And in fact, McPherson quotes Wadhams thusly: “the carbon dioxide that we put
into the atmosphere, which now exceeds 400 parts per million, is sufficient, if
you don’t add any more, to actually raise global temperatures in the end by
about 4 degrees.” Again, it’s that 40-year gap between emissions and warming. If
emissions up to 1960 are enough to reach 2 degrees, and the emissions we’ve
been pouring into the atmosphere since then are greater by many degrees of
magnitude, then it’s clear that unless some miracle happens, we’re well on the
way to 4 degrees or more by as soon as midcentury (this does not even include
the damage done by methane [an even more deadly warming gas] seeps which, on
their own, according to one researcher, will raise global-average temperatures
by more than 4 degrees Celsius by 2030). And 4 degrees, or 5 or 6 or more, as
many scientists project, essentially makes the planet uninhabitable by humans—a
“dead planet” according to McPherson, on which no one, not even the very
wealthy who think to insulate themselves in safe havens surrounded by their own
police, will be safe. (By the way, the base line against which temperature
increases such as 2 degrees Celsius are measured is the temperature in 1750,
about when the Industrial Revolution began).

********

SET TASKS:
**a.** Which calendar years does the climate text mention?
**b.** Answer these questions from the climate text:
(i) What concentration does the quote say atmospheric carbon dioxide now exceeds?
(ii) Which gas does the text call an even more deadly warming gas?
(iii) What two-word phrase does McPherson use for the planet at 4 degrees or more?
These records have no connection to the climate text.

Excerpts from a spatial dataset:
********

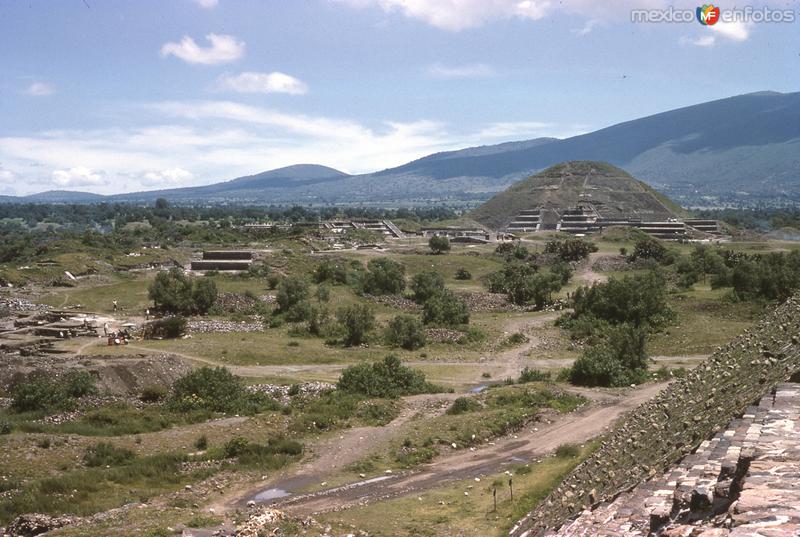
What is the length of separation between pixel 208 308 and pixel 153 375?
20.6 metres

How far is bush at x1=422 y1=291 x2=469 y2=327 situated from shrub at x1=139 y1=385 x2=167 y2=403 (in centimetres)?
2146

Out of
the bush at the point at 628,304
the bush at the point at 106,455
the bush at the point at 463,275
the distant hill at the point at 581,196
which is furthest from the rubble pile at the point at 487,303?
the distant hill at the point at 581,196

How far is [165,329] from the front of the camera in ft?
136

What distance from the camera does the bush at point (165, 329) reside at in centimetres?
4106

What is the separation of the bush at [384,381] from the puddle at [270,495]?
32.8 ft

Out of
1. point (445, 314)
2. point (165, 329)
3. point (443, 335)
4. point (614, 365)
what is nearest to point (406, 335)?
point (443, 335)

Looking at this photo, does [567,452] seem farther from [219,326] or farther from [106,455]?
[219,326]

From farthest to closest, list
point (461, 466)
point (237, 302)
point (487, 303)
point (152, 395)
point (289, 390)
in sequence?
point (487, 303) → point (237, 302) → point (289, 390) → point (152, 395) → point (461, 466)

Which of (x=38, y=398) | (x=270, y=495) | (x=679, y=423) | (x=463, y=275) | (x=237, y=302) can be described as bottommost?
(x=270, y=495)

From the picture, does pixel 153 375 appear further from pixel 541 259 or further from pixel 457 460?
pixel 541 259

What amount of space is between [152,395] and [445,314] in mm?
23160

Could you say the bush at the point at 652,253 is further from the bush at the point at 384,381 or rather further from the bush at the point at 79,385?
the bush at the point at 79,385

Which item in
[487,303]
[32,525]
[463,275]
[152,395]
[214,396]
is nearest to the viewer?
[32,525]

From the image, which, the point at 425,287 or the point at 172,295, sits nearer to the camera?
the point at 172,295
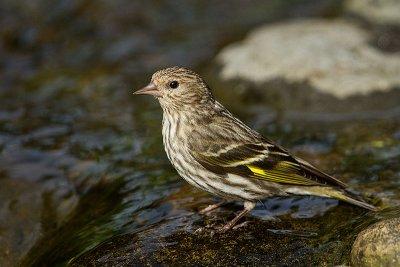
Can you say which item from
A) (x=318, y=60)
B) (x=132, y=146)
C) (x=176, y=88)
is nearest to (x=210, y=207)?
(x=176, y=88)

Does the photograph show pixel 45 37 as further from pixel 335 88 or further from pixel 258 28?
pixel 335 88

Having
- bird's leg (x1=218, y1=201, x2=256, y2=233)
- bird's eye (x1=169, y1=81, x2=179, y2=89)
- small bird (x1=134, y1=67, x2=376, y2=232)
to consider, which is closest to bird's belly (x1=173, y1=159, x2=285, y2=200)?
small bird (x1=134, y1=67, x2=376, y2=232)

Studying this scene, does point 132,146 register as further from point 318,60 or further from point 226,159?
point 318,60

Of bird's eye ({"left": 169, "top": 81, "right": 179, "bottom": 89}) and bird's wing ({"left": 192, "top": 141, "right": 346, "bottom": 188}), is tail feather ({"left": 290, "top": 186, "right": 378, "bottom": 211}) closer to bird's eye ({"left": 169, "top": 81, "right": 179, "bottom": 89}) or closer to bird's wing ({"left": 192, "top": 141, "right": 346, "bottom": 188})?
bird's wing ({"left": 192, "top": 141, "right": 346, "bottom": 188})

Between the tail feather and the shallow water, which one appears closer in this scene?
the shallow water

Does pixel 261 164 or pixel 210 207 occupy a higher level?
pixel 261 164

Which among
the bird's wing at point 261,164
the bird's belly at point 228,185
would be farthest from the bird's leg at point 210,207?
the bird's wing at point 261,164
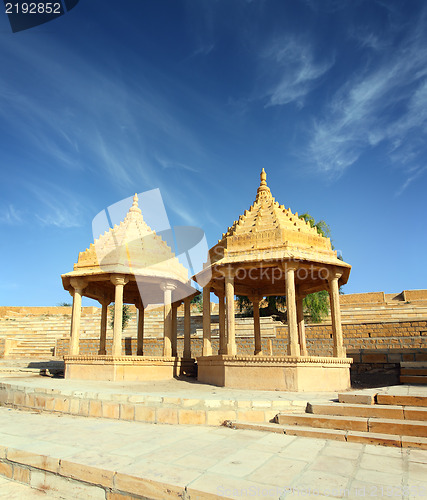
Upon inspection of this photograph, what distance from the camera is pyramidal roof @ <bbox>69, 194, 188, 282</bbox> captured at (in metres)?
13.2

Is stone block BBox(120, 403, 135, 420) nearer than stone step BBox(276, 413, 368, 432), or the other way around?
stone step BBox(276, 413, 368, 432)

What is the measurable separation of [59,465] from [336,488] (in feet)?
9.31

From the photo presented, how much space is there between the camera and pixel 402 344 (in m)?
16.3

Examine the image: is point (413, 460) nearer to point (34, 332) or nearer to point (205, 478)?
point (205, 478)

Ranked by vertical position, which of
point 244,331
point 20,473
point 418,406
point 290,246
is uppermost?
point 290,246

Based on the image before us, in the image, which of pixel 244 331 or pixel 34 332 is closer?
pixel 244 331

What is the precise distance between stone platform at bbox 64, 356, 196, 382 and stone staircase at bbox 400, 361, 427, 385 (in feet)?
24.6

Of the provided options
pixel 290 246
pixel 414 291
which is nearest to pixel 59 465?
pixel 290 246

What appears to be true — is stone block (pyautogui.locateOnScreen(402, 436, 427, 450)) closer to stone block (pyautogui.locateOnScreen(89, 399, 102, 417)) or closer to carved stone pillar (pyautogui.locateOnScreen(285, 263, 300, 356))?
stone block (pyautogui.locateOnScreen(89, 399, 102, 417))

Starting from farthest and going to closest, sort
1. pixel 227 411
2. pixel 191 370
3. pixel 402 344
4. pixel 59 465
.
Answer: pixel 402 344 → pixel 191 370 → pixel 227 411 → pixel 59 465

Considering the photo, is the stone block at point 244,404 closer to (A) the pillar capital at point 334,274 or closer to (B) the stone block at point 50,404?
(B) the stone block at point 50,404

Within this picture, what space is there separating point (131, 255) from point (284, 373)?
695 cm

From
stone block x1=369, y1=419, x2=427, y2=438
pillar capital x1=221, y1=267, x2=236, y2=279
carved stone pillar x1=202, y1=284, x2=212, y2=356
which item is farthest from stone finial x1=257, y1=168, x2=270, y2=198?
stone block x1=369, y1=419, x2=427, y2=438

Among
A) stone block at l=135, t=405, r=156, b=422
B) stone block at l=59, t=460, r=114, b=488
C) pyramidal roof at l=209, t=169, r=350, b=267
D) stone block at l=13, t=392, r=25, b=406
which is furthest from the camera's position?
pyramidal roof at l=209, t=169, r=350, b=267
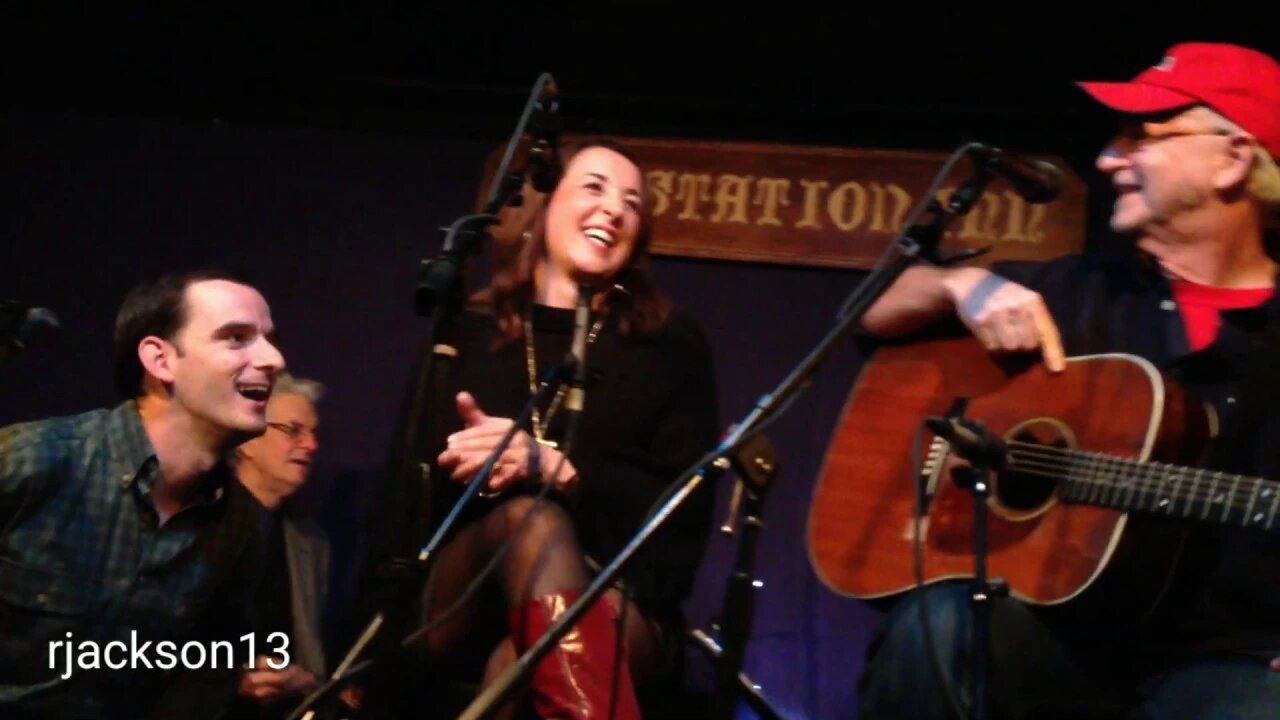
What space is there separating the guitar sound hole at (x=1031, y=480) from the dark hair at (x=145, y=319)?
5.63 ft

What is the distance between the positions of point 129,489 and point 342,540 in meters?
1.37

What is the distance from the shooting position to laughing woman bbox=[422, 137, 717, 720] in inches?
88.7

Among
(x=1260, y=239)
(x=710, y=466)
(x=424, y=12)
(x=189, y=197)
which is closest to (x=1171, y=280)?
(x=1260, y=239)

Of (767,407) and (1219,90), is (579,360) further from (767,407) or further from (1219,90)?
(1219,90)

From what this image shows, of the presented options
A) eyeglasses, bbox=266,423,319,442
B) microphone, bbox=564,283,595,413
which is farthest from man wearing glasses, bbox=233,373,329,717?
microphone, bbox=564,283,595,413

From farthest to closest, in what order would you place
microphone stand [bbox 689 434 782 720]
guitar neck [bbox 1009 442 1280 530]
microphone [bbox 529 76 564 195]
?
microphone [bbox 529 76 564 195]
guitar neck [bbox 1009 442 1280 530]
microphone stand [bbox 689 434 782 720]

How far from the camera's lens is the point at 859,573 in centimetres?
240

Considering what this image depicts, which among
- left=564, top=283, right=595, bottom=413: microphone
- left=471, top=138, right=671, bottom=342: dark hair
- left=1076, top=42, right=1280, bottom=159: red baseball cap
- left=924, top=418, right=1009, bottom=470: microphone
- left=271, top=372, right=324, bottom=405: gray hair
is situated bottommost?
left=924, top=418, right=1009, bottom=470: microphone

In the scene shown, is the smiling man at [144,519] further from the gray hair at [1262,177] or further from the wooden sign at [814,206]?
the gray hair at [1262,177]

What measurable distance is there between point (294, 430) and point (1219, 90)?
2584 millimetres

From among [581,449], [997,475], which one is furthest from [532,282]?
[997,475]

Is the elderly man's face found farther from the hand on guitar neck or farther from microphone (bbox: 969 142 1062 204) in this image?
microphone (bbox: 969 142 1062 204)

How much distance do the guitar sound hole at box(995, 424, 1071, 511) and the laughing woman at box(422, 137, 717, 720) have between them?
0.55m

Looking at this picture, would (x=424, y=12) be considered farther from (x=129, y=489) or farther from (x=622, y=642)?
(x=622, y=642)
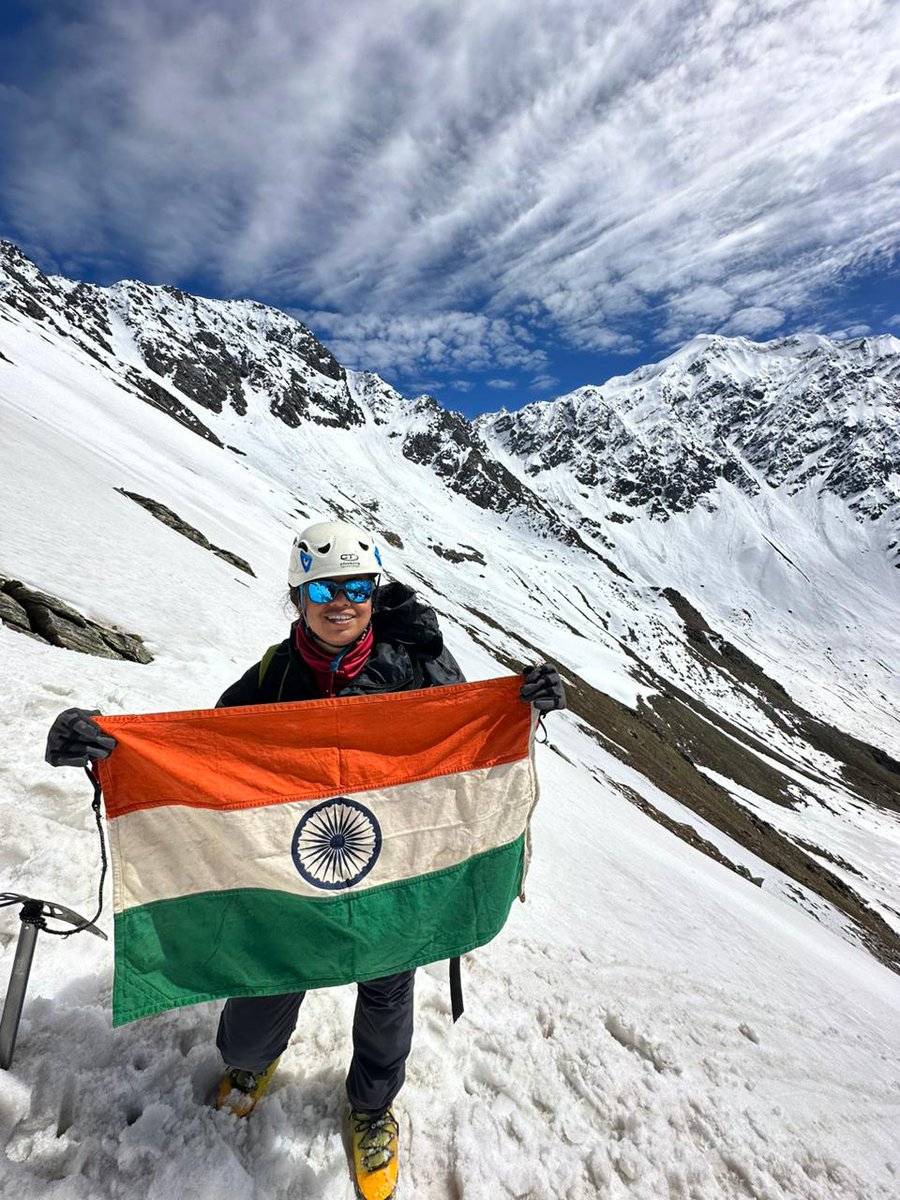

********

SOLUTION SET:
**a.** 1960, 2030, 1750

**b.**
(i) 400 parts per million
(ii) Methane
(iii) "Dead planet"